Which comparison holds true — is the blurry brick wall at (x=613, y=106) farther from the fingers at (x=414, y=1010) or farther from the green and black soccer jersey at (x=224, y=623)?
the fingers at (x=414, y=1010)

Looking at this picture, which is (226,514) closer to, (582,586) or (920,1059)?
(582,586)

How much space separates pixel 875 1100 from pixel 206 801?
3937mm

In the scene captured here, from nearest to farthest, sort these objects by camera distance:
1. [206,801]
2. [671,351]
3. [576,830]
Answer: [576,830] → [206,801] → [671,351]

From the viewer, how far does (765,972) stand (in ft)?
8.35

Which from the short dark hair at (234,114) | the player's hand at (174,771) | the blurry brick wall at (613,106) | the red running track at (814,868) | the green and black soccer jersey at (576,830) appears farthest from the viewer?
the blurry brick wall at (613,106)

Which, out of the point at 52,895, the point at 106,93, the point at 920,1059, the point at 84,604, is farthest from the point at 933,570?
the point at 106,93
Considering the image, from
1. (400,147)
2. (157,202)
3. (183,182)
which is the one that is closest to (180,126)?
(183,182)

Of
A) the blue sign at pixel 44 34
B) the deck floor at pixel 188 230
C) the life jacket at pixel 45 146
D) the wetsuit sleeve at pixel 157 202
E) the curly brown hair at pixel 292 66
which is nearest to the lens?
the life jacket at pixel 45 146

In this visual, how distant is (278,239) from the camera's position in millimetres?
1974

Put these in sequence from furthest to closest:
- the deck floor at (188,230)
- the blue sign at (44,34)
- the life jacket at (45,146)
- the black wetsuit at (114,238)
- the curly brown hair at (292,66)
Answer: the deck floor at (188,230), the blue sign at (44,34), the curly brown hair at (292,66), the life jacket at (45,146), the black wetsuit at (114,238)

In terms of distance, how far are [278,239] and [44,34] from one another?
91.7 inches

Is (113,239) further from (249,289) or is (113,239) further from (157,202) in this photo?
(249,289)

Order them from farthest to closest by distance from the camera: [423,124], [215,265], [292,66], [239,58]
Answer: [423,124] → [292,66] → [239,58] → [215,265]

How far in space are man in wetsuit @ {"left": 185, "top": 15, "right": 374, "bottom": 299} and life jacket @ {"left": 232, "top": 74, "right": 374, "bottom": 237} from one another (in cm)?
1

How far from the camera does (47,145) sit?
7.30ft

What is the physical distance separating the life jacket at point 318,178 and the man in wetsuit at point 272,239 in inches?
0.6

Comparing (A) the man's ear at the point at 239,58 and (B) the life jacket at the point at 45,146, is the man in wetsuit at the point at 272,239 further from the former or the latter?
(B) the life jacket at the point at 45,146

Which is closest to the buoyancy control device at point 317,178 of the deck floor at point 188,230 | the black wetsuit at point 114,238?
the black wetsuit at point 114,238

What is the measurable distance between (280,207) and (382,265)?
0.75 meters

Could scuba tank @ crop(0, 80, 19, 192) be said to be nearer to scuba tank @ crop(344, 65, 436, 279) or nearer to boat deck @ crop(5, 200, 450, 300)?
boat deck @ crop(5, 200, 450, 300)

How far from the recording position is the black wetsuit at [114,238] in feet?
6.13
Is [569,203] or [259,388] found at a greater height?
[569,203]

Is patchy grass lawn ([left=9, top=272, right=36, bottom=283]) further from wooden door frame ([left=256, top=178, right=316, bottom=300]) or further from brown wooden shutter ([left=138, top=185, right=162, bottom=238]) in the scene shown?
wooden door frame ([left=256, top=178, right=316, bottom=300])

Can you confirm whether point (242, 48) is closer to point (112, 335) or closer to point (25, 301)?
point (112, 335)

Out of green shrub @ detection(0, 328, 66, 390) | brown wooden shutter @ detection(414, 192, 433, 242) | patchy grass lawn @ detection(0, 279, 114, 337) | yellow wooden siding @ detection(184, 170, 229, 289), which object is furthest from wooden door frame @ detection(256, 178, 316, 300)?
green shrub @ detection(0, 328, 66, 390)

■ ■ ■ ■

- _Description of the task_
Rewrite the records above, changing every "brown wooden shutter" to "brown window shutter" and leaving everything else unchanged.

- _In response_
Which comparison holds true — is the blurry brick wall at (x=613, y=106) farther from the fingers at (x=414, y=1010) or farther from the green and black soccer jersey at (x=224, y=623)?
the fingers at (x=414, y=1010)

Looking at this picture, which is (226,514) closer to, (582,586) or (920,1059)?
(582,586)

How much space separates pixel 875 1100 from pixel 206 801?
3937mm

In the scene captured here, from nearest to farthest, sort these objects by camera distance:
1. [206,801]
2. [671,351]
3. [576,830]
Answer: [576,830] → [206,801] → [671,351]

From the viewer, how far does (765,972) stand (in ft)?
8.35

Which from the short dark hair at (234,114) | the player's hand at (174,771) | the blurry brick wall at (613,106) | the red running track at (814,868) | the green and black soccer jersey at (576,830) appears farthest from the viewer?
the blurry brick wall at (613,106)

Which, out of the point at 52,895, the point at 106,93, the point at 920,1059, the point at 84,604, is farthest from the point at 933,570?
the point at 106,93
Considering the image, from
1. (400,147)
2. (157,202)
3. (183,182)
which is the one that is closest to (180,126)?
(183,182)

Of
A) the blue sign at pixel 44 34
B) the deck floor at pixel 188 230
C) the life jacket at pixel 45 146
D) the wetsuit sleeve at pixel 157 202
E) the curly brown hair at pixel 292 66
which is nearest to the lens?
the life jacket at pixel 45 146

In this visual, how distant is (278,239) from the camera's position in millimetres?
1974

Put these in sequence from furthest to closest:
- the deck floor at (188,230)
- the blue sign at (44,34)
- the life jacket at (45,146)
- the black wetsuit at (114,238)
- the curly brown hair at (292,66)
Answer: the deck floor at (188,230), the blue sign at (44,34), the curly brown hair at (292,66), the life jacket at (45,146), the black wetsuit at (114,238)

In terms of distance, how far are [278,239] and [44,34] from one another?
91.7 inches

Is (113,239) further from (249,289) or is (113,239) further from (157,202) in this photo?
(249,289)

Order them from farthest to closest by distance from the camera: [423,124], [215,265], [292,66], [239,58]
Answer: [423,124] → [292,66] → [239,58] → [215,265]

How far in space are man in wetsuit @ {"left": 185, "top": 15, "right": 374, "bottom": 299} and life jacket @ {"left": 232, "top": 74, "right": 374, "bottom": 237} from one another (in cm)?
1

How far from the camera does (47,145) sit?
7.30ft

What is the physical distance separating the life jacket at point 318,178 and the man in wetsuit at point 272,239 in inches?
0.6

Comparing (A) the man's ear at the point at 239,58 and (B) the life jacket at the point at 45,146, is the man in wetsuit at the point at 272,239 further from the former or the latter?
(B) the life jacket at the point at 45,146

Which is closest to the buoyancy control device at point 317,178 of the deck floor at point 188,230 | the black wetsuit at point 114,238?
the black wetsuit at point 114,238

What is the measurable distance between (280,207) and (382,265)?
0.75 meters

Could scuba tank @ crop(0, 80, 19, 192) be said to be nearer to scuba tank @ crop(344, 65, 436, 279) or nearer to boat deck @ crop(5, 200, 450, 300)?
boat deck @ crop(5, 200, 450, 300)

How far from the recording position is the black wetsuit at [114,238] in feet?
6.13
Is [569,203] or [259,388] found at a greater height?
[569,203]

Is patchy grass lawn ([left=9, top=272, right=36, bottom=283]) further from wooden door frame ([left=256, top=178, right=316, bottom=300]) or further from brown window shutter ([left=138, top=185, right=162, bottom=238]) in the scene shown?
wooden door frame ([left=256, top=178, right=316, bottom=300])

Can you confirm whether point (242, 48) is closer to point (112, 335) or closer to point (25, 301)?
point (112, 335)

Out of green shrub @ detection(0, 328, 66, 390) | brown window shutter @ detection(414, 192, 433, 242) | patchy grass lawn @ detection(0, 279, 114, 337) | yellow wooden siding @ detection(184, 170, 229, 289), which object is furthest from wooden door frame @ detection(256, 178, 316, 300)?
green shrub @ detection(0, 328, 66, 390)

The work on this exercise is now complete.